Я все это слушал с напряженным вниманием, хотя и не совсем ясно понимал, какое просветительное влияние может иметь университет чрез одно пребывание с ним в более или менее близком соседстве… Но матушка и это точно сейчас же прозрела, и как бы в скобках разъяснила мне распространение в обществе добрых и высоких идей просредством обращения с просвещенными людьми, руководящими образованием университетского юношества.
Меня поражала и эта простота и ясность ее взгляда и ее спокойное savoir faire,[5] с которым она все располагала, как будто играла по нотам. Особенно же меня удивила ее прозорливость, с какою она словно читала в уме моем и тотчас спешила разъяснить все, что мне было неясно. Но что всего более на меня действовало – и действовало благотворнейшим образом – это определенность ее суждений, полных, точных, основательных, так что к ним не нужно было просить у нее никаких прибавлений, точно так же как от них ничего нельзя было бы отнять без ущерба их полноте и положительности.

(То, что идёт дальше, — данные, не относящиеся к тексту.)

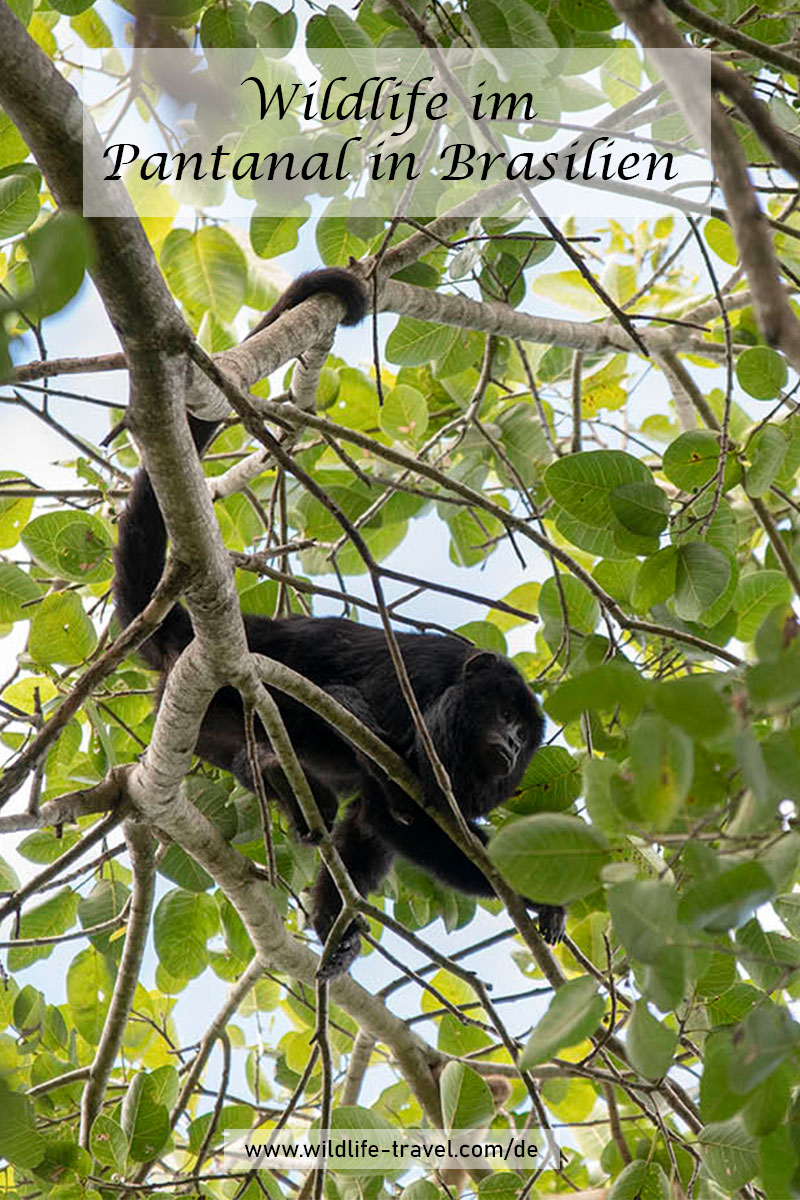 Pantanal-Brasilien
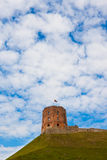 Tower of Gediminas, Vilnius Stock Photos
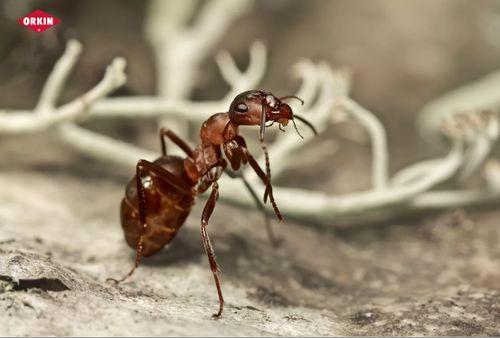 كيفية التخلص من النمل نهائيا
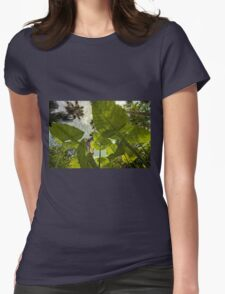 Elephant Ear HDR Womens Fitted T-Shirt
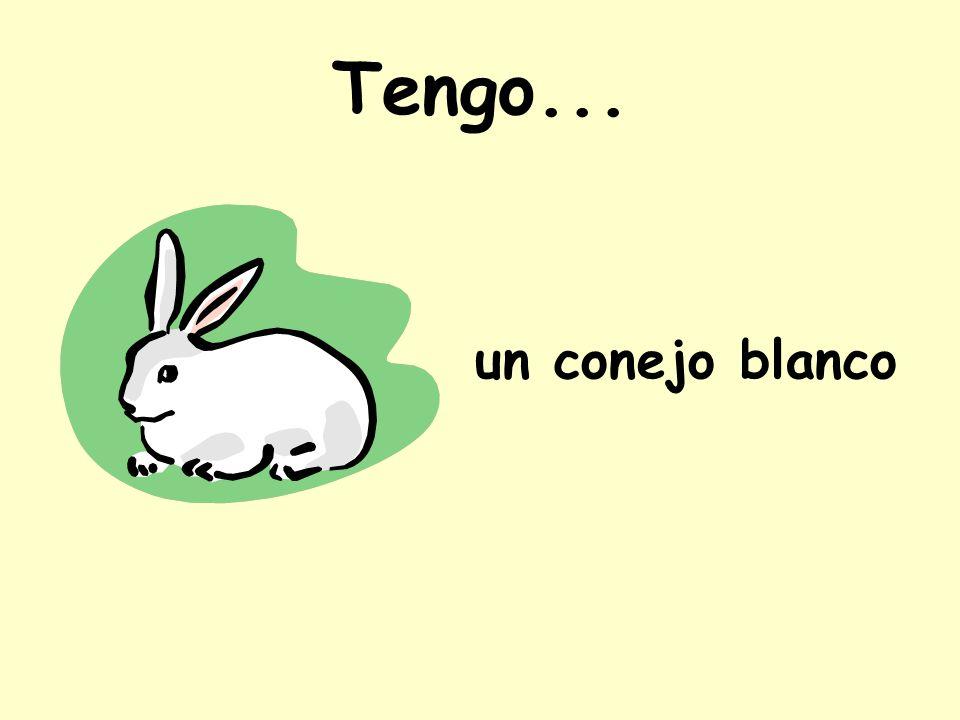 Tengo... un conejo blanco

Самые мельчайшие детали составленного ею для меня плана уложены были в такой незыблемый кодекс, что совершеннее его в этом роде уже, кажется, ничего нельзя было придумать.
Да простит мне читатель (если таковой будет у моих записок), да простит он мне, что я ниже этих строк сейчас приведу в дословном изложении разговор, последовавший между мною и моей матерью.
Нет нужды, что в нем не будет эффектных crescendo[6] и forte,[7] а все просто и плавно, как бесстрастный диалог. Я его упомнил весь, от слова до слова, в течение очень многих лет, а это несомненное ручательство, что в нем есть нечто, способное врезаться в память.
– Ты будешь спать вот там, – сказала матушка, указав мне на небольшую комнату влево от гостиной, где мы пили чай, – а вот здесь направо – точно такая же моя комната. Тут все наше помещение, каким мы можем располагать, и нам большего не нужно, – миллионы людей, гораздо более нас имеющие права на большие удобства, лишены и таких. Это очень жалко, но пособить этому не в наших силах, а притом же это, верно, так нужно и так угодно богу.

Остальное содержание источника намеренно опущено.